▶ _Saved dataset items_
───
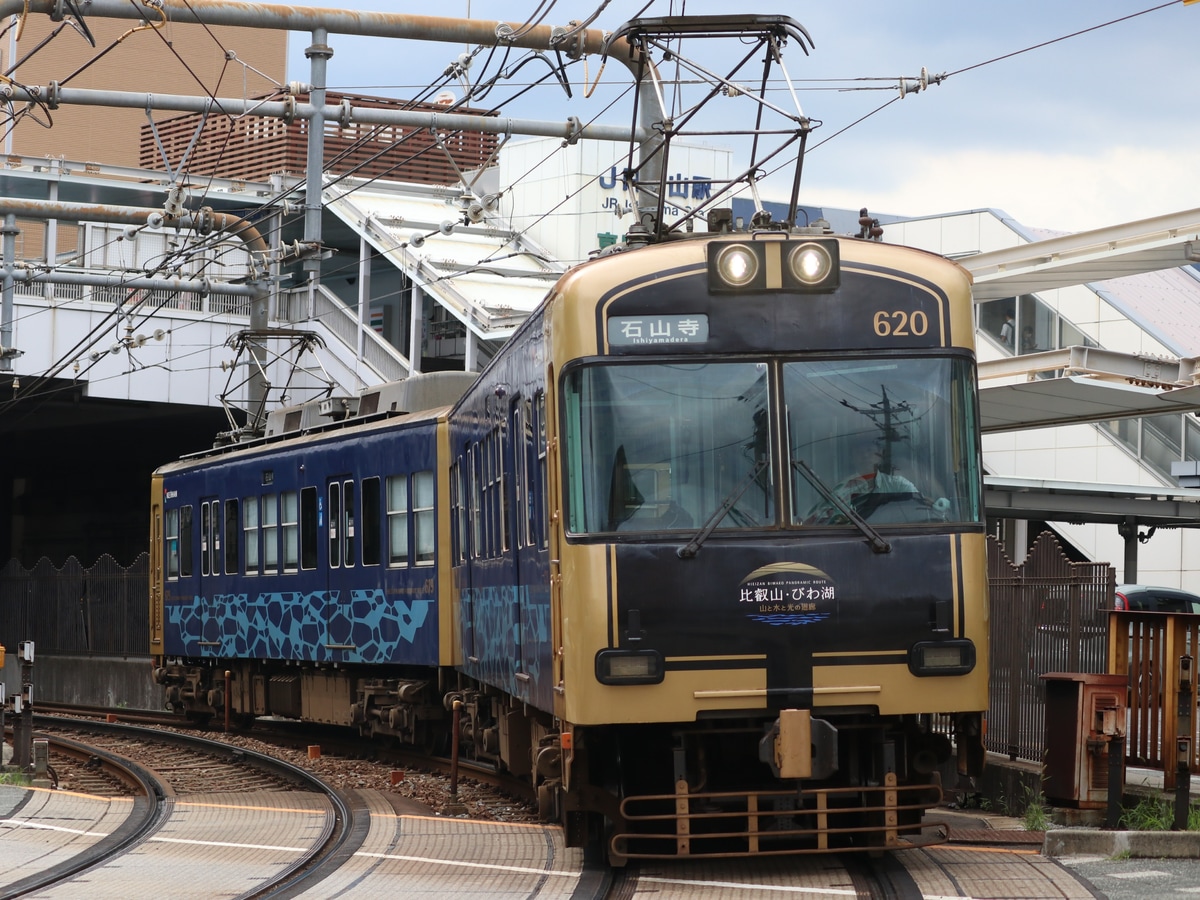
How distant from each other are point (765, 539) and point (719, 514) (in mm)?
246

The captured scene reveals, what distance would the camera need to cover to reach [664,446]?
339 inches

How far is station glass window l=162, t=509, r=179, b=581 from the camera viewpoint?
21562 millimetres

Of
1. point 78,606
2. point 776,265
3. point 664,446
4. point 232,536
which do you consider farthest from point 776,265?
point 78,606

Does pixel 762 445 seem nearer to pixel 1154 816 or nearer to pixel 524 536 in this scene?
pixel 524 536

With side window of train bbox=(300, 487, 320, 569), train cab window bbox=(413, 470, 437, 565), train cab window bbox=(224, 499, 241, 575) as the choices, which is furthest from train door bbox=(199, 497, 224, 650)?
train cab window bbox=(413, 470, 437, 565)

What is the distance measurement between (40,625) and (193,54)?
5214 cm

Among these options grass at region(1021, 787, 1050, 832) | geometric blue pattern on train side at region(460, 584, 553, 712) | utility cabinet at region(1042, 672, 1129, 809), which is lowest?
grass at region(1021, 787, 1050, 832)

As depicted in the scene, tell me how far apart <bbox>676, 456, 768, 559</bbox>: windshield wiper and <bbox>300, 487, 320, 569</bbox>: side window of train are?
968 centimetres

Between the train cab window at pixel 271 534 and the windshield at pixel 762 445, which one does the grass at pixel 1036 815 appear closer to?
the windshield at pixel 762 445

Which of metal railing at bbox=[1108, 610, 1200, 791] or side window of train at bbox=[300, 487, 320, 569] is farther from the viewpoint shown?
side window of train at bbox=[300, 487, 320, 569]

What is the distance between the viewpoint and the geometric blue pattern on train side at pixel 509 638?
31.4 ft

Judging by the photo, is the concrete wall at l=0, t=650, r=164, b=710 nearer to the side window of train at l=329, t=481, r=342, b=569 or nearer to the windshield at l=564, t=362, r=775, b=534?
the side window of train at l=329, t=481, r=342, b=569

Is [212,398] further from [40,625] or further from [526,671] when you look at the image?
[526,671]

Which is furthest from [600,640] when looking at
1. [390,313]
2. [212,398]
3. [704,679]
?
[390,313]
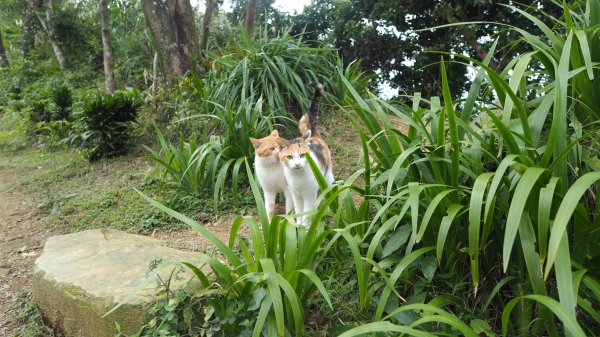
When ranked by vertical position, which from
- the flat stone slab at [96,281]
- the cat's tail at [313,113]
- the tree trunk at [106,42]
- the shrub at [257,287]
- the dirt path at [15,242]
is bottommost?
the dirt path at [15,242]

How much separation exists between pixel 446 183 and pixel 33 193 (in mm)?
4886

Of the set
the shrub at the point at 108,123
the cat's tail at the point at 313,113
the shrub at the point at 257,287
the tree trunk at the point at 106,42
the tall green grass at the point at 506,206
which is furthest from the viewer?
the tree trunk at the point at 106,42

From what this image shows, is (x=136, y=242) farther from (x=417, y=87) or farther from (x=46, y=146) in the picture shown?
(x=417, y=87)

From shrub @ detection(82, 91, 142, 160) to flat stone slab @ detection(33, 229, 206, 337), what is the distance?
3.08m

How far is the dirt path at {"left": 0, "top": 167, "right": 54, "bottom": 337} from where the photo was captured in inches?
121

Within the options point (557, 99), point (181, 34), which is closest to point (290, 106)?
───
▶ _The problem_
Could you copy all of the lines above word for word, leaving the pictures out?

▶ _Answer below_
How distant from each other are point (765, 539) and point (719, 514) (in mm)?
246

The captured scene reveals, what distance would the camera need to cover to reach [664,446]?
339 inches

How far is station glass window l=162, t=509, r=179, b=581 from the camera viewpoint?
21562 millimetres

Of
1. point 78,606
2. point 776,265
3. point 664,446
4. point 232,536
which do you consider farthest from point 776,265?
point 78,606

Does pixel 762 445 seem nearer to pixel 1154 816 or nearer to pixel 524 536 in this scene?
pixel 524 536

With side window of train bbox=(300, 487, 320, 569), train cab window bbox=(413, 470, 437, 565), train cab window bbox=(224, 499, 241, 575) as the choices, which is furthest from train door bbox=(199, 497, 224, 650)?
train cab window bbox=(413, 470, 437, 565)

What is the distance measurement between (40,625) and (193,54)?
5214 cm

Among these options grass at region(1021, 787, 1050, 832) | geometric blue pattern on train side at region(460, 584, 553, 712) | utility cabinet at region(1042, 672, 1129, 809), which is lowest?
grass at region(1021, 787, 1050, 832)

As depicted in the scene, tell me how far apart <bbox>676, 456, 768, 559</bbox>: windshield wiper and <bbox>300, 487, 320, 569</bbox>: side window of train are?
968 centimetres

Between the train cab window at pixel 271 534 and the windshield at pixel 762 445, which one does the grass at pixel 1036 815 appear closer to?
the windshield at pixel 762 445

Which of metal railing at bbox=[1108, 610, 1200, 791] or side window of train at bbox=[300, 487, 320, 569] is farther from the viewpoint shown?
side window of train at bbox=[300, 487, 320, 569]

What is the distance between the viewpoint and the geometric blue pattern on train side at pixel 509 638?
31.4 ft

Judging by the photo, is the concrete wall at l=0, t=650, r=164, b=710 nearer to the side window of train at l=329, t=481, r=342, b=569 or nearer to the windshield at l=564, t=362, r=775, b=534?
the side window of train at l=329, t=481, r=342, b=569

Is [212,398] further from [40,625] or further from [526,671] when you look at the image?
[526,671]

Which is furthest from [600,640] when looking at
1. [390,313]
2. [212,398]
3. [704,679]
?
[390,313]
When ranked by vertical position, which from
- the flat stone slab at [96,281]
- the cat's tail at [313,113]
- the tree trunk at [106,42]
- the shrub at [257,287]
- the dirt path at [15,242]
is bottommost?
the dirt path at [15,242]

How much separation exists between pixel 446 183 and pixel 33 193 (in mm)?
4886

Of the set
the shrub at the point at 108,123
the cat's tail at the point at 313,113
the shrub at the point at 257,287
the tree trunk at the point at 106,42
the tall green grass at the point at 506,206
which is furthest from the viewer?
the tree trunk at the point at 106,42

From what this image shows, is (x=136, y=242) farther from (x=417, y=87) or farther from (x=46, y=146) in the picture shown?
(x=417, y=87)

From shrub @ detection(82, 91, 142, 160) to flat stone slab @ detection(33, 229, 206, 337), what is the distance?
3.08m

How far is the dirt path at {"left": 0, "top": 167, "right": 54, "bottom": 337} from where the photo was captured in inches?
121

Within the options point (557, 99), point (181, 34), which is closest to point (290, 106)?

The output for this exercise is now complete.